Estados Unidos, 2000


Dirigida por James Gray, con Mark Wahlberg, Joaquin Phoenix, Charlize Theron, James Caan, Ellen Burstyn, Faye Dunaway.



No es el típico film noir, pero sí un policial clásico, a la vieja usanza, afincado con firmeza en una historia densa, oscura, ciertamente trágica. Por lo menos hasta poco antes del final, en que forzadas vueltas de tuerca lo aproximan todo a una versión opuesta, a una visión opuesta, que no está a tono con la tradición del género sino con los vicios y prejuicios hollywoodianos.

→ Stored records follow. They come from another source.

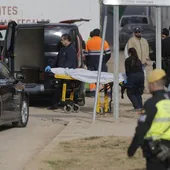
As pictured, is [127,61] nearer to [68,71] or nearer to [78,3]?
[68,71]

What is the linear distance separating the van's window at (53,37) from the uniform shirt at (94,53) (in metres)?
1.16

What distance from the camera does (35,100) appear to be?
1953 cm

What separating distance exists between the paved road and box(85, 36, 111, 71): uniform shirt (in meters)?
3.27

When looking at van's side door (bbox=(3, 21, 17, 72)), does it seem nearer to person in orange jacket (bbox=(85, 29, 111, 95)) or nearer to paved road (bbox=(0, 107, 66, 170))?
person in orange jacket (bbox=(85, 29, 111, 95))

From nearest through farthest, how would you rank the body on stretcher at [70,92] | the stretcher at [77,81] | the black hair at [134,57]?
the stretcher at [77,81], the black hair at [134,57], the body on stretcher at [70,92]

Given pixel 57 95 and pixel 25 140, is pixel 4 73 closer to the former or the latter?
pixel 25 140

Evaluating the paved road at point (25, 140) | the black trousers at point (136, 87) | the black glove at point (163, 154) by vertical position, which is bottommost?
the paved road at point (25, 140)

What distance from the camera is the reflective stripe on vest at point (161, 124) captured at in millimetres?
6707

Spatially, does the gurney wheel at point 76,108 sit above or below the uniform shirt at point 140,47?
below

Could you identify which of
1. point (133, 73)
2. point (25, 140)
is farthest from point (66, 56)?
point (25, 140)

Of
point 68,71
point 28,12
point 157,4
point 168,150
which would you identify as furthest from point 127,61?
point 168,150

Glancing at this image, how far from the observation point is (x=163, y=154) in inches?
263

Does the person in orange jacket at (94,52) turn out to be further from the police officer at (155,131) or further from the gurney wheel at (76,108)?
the police officer at (155,131)

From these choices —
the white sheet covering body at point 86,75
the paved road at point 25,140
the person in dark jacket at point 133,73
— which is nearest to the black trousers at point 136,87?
the person in dark jacket at point 133,73
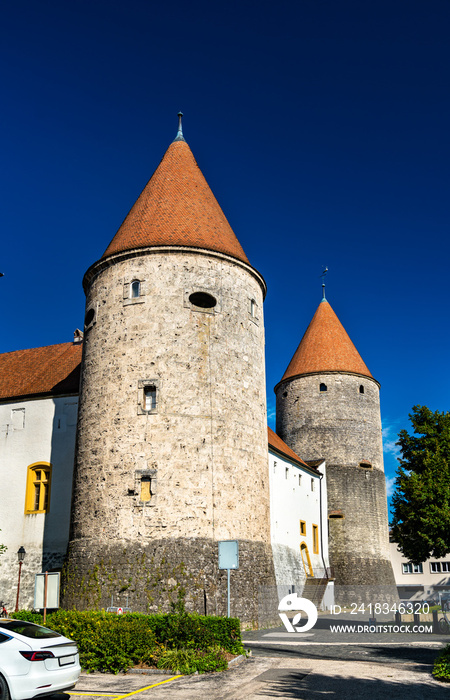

El segundo largo de James Gray (responsable de Little Odessa, un film de 1994 que pasó sin pena ni gloria por Buenos Aires) se pone en marcha cuando Leo (Mark Wahlberg) concluye una temporada de algunos meses en prisión. Tiene 24 años, una mirada torva, desencantada, como de joven viejo. Por lo demás, toda una vida por delante, sobre todo si se tiene en cuenta que no parece especialmente interesado en reincidir. Sin embargo, ya la modesta fiesta que le arman sus amigos y parientes para celebrar su libertad deja la sensación de que lo que le espera son problemas. Esto tiene que ver con la presencia de su compinche Willie (Joaquin Phoenix, mil veces mejor que en Gladiador aquí), cuyas cualidades preanuncian claramente la tormenta: le ha ido demasiado bien económicamente, es muy pedante, altanero y demasiado amigo de Leo. Influye mucho en él.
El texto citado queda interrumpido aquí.